Sunday, 10 October 2010

Andrea Camilleri The Snack Thief

The Snack Thief

While you tend to get the impression almost everything that happens in Sicily is somehow connected to the Mafia, the third Montalbano book, The Snack Thief, is almost totally Mafia-free.

On the surface, there’s no apparent link between the death of Aurelio Lapècora, an aging businessman, stabbed in an elevator, and a fishing trawler crewman machine-gunned by a Tunisian patrol boat. Only readers of crime fiction who recognize a standard modus operandi in the genre and Montalbano, that supreme student of human nature are likely to make the connection.

The fisherman’s death is the type of case that suits Montalbano’s deputy, Mimi Augello and, on the surface, things in that department seem relatively straight-forward. Meanwhile, Montalbano’s investigation into the stabbing gains complexity as it goes along.

It’s soon obvious that one of the keys to the case is Karima, the Muslim cleaning woman at Lapècora's office, who’s in the habit of performing extras for an elderly male clientele (Lapècora is not the only one), but she disappears, along with her son François, who, when he’s found, has been surviving by stealing lunches from schoolchildren.

Karima isn’t only the mother of the snack thief. She is also, it turns out, the sister of the dead fisherman. When he finds the boy Montalbano fits the pieces together, exposing a wide-ranging plot fuelled by high-level corruption. Although warned to keep his distance, Montalbano dives headlong into the thick of things with a plan to set things right.

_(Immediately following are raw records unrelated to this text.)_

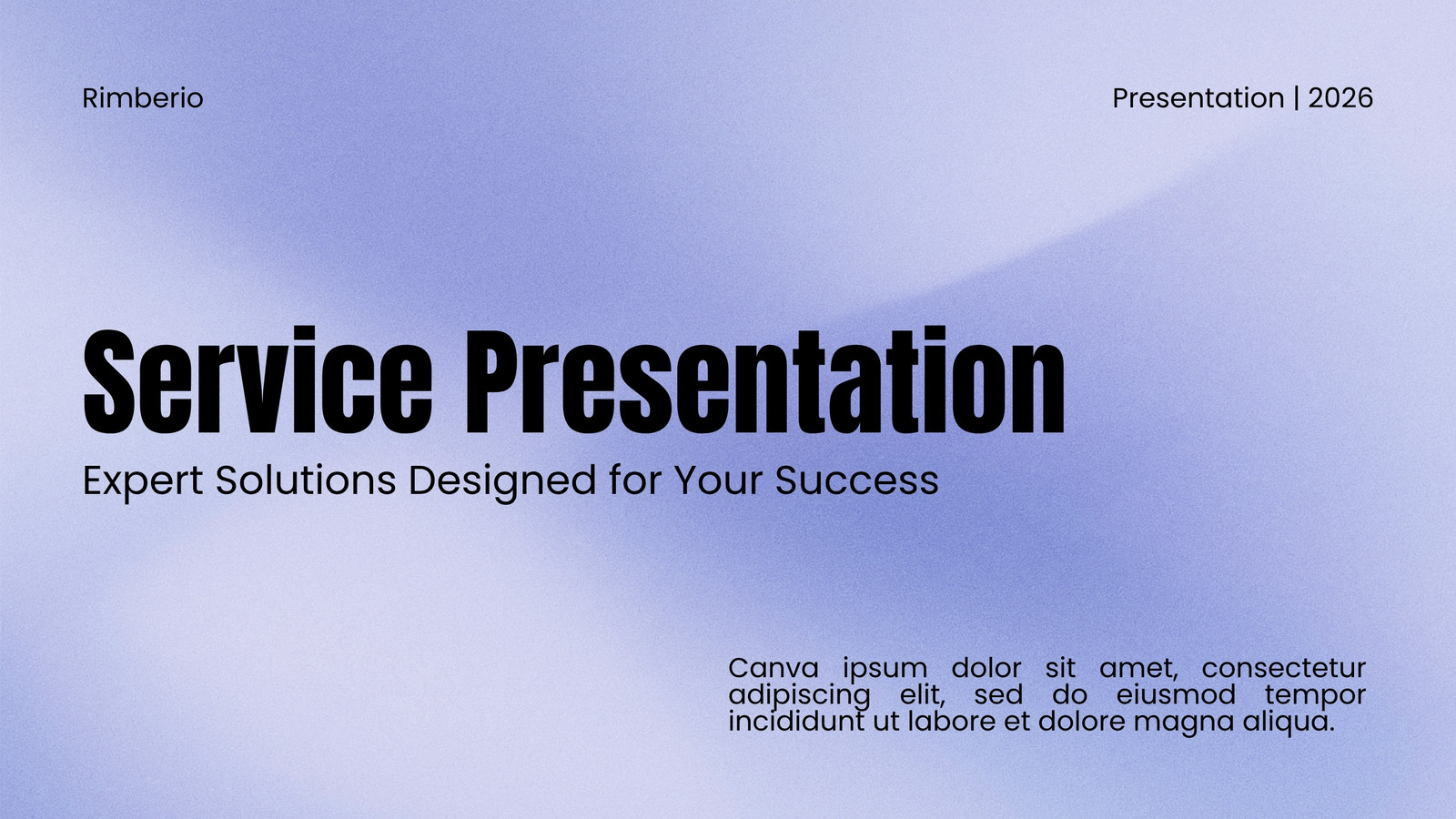 Rimberio

Presentation | 2026

Service Presentation

Expert Solutions Designed for Your Success

Canva ipsum dolor sit amet, consectetur adipiscing elit, sed do eiusmod tempor incididunt ut labore et dolore magna aliqua.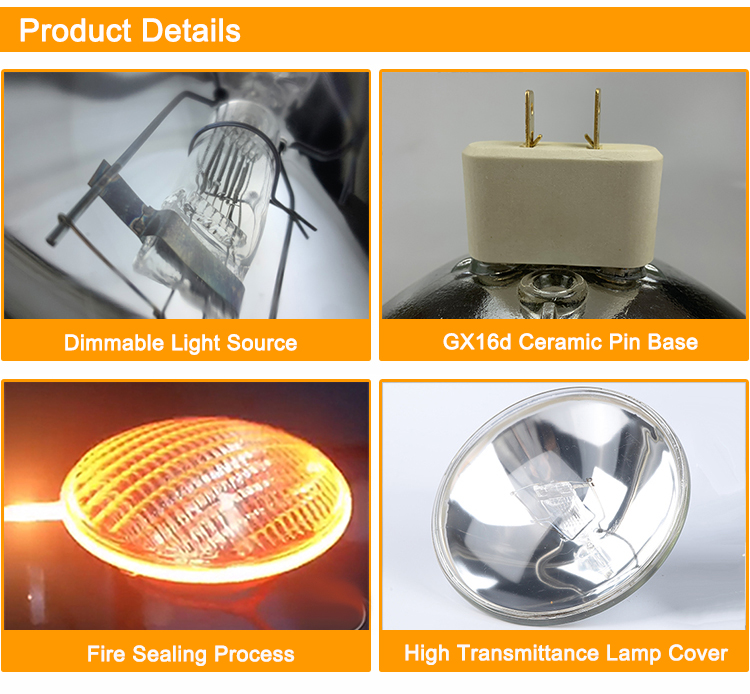 Product Details

Dimmable Light Source

GX16d Ceramic Pin Base

Fire Sealing Process

High Transmittance Lamp Cover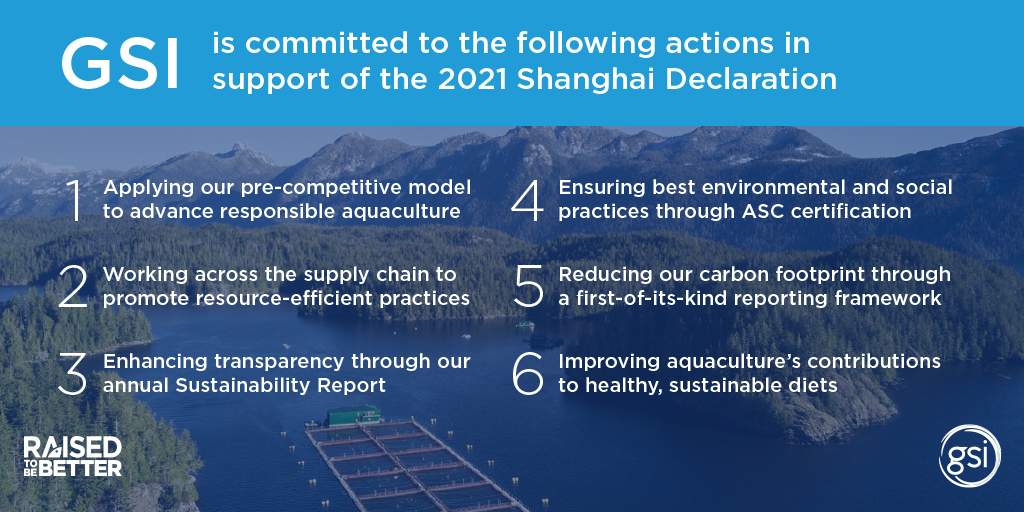 GSI is committed to the following actions in support of the 2021 Shanghai Declaration

1 Applying our pre-competitive model to advance responsible aquaculture

2 Working across the supply chain to promote resource-efficient practices

3 Enhancing transparency through our annual Sustainability Report

4 Ensuring best environmental and social practices through ASC certification

5 Reducing our carbon footprint through a first-of-its-kind reporting framework

6 Improving aquaculture's contributions to healthy, sustainable diets

RAISED TO BE BETTER

gsi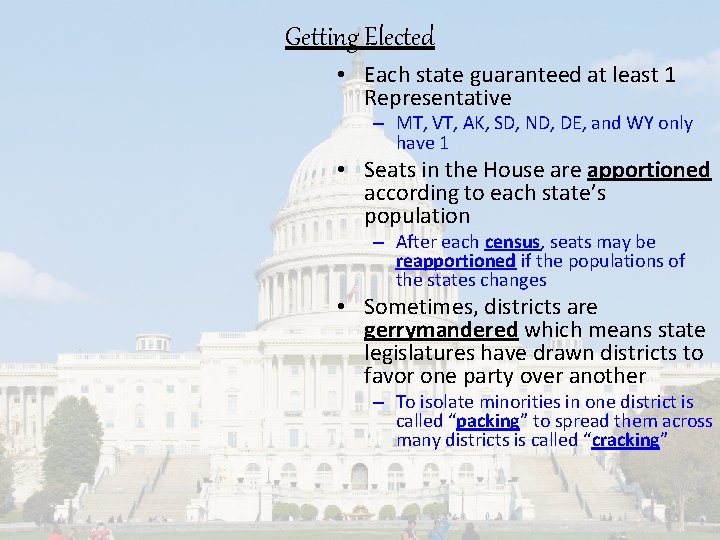 Getting Elected

• Each state guaranteed at least 1 Representative
  – MT, VT, AK, SD, ND, DE, and WY only have 1
• Seats in the House are apportioned according to each state's population
  – After each census, seats may be reapportioned if the populations of the states changes
• Sometimes, districts are gerrymandered which means state legislatures have drawn districts to favor one party over another
  – To isolate minorities in one district is called "packing" to spread them across many districts is called "cracking"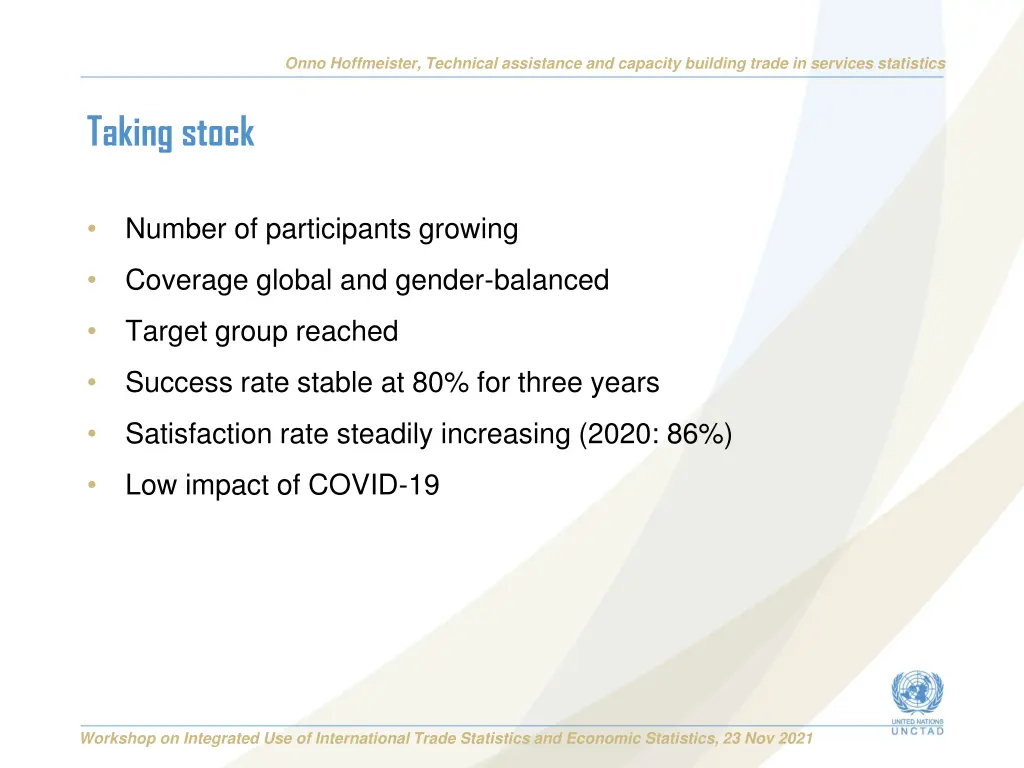 Onno Hoffmeister, Technical assistance and capacity building trade in services statistics

Taking stock

• Number of participants growing
• Coverage global and gender-balanced
• Target group reached
• Success rate stable at 80% for three years
• Satisfaction rate steadily increasing (2020: 86%)
• Low impact of COVID-19

UNITED NATIONS
UNCTAD

Workshop on Integrated Use of International Trade Statistics and Economic Statistics, 23 Nov 2021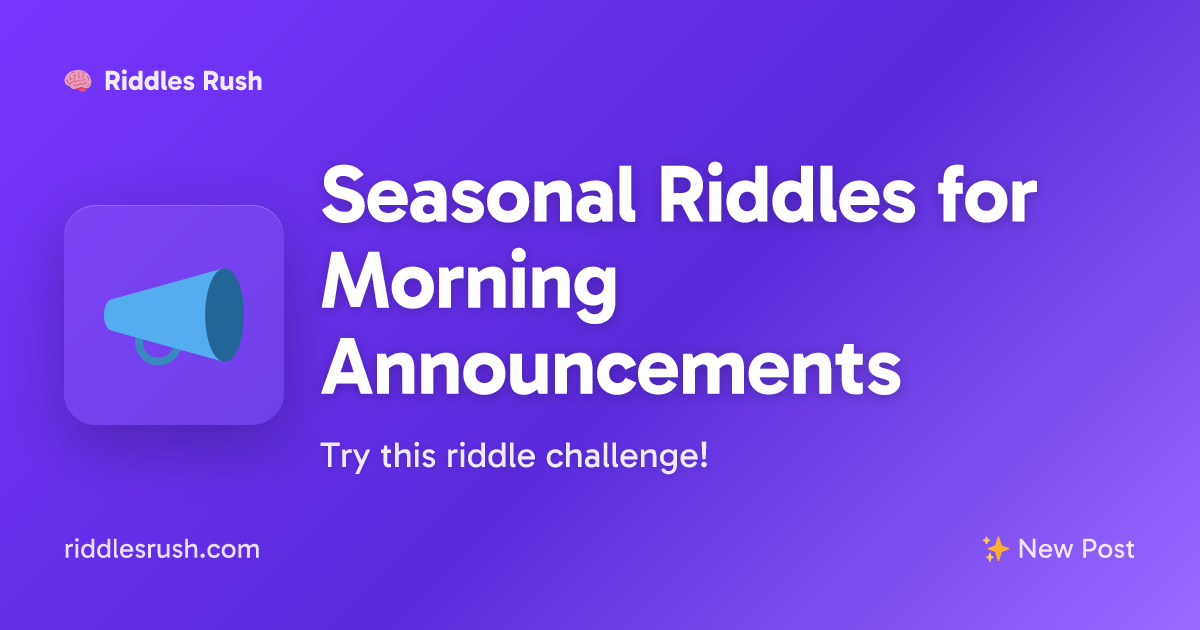 🧠 Riddles Rush

Seasonal Riddles for Morning Announcements

Try this riddle challenge!

riddlesrush.com

✨ New Post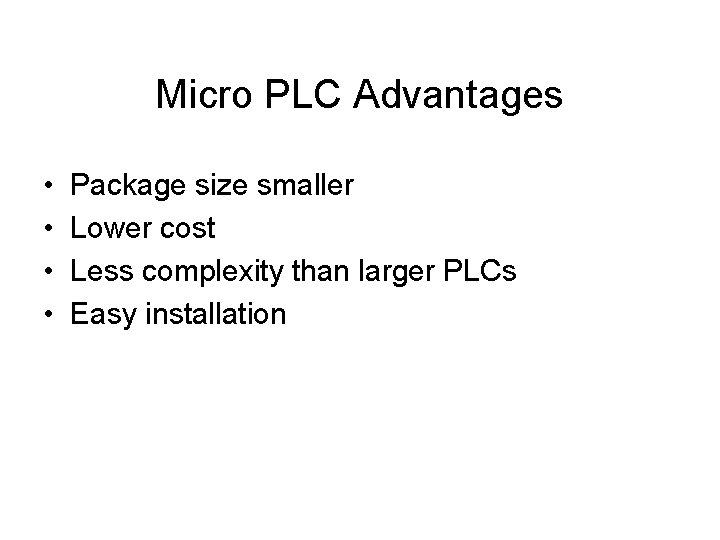 Micro PLC Advantages

• Package size smaller
• Lower cost
• Less complexity than larger PLCs
• Easy installation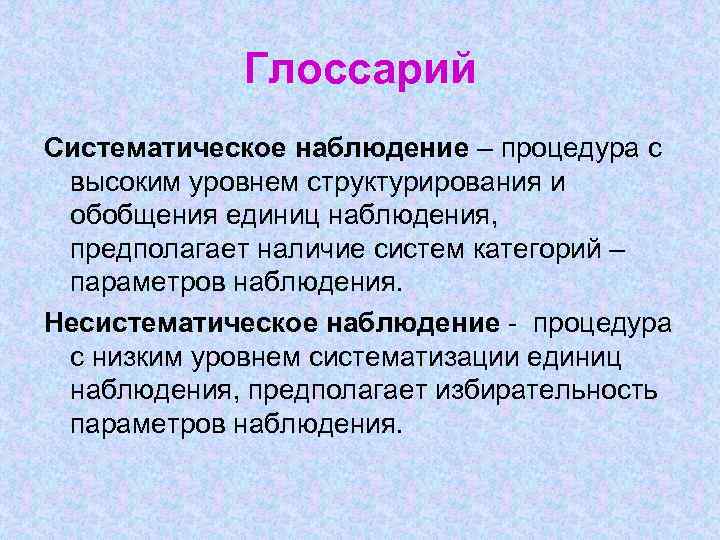 Глоссарий

Систематическое наблюдение – процедура с высоким уровнем структурирования и обобщения единиц наблюдения, предполагает наличие систем категорий – параметров наблюдения.

Несистематическое наблюдение - процедура с низким уровнем систематизации единиц наблюдения, предполагает избирательность параметров наблюдения.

Montalbano’s sympathies with the kid’s predicament are the basic motivation behind the plan, but, as ever, there’s an additional complication in the form of jealousy as François’ increasing closeness to Livia threatens to leave him the odd man out. In the end, of course, everything works out, and does so in a way that keeps François in the picture as a complicating factor in the relationship between Montalbano and Livia.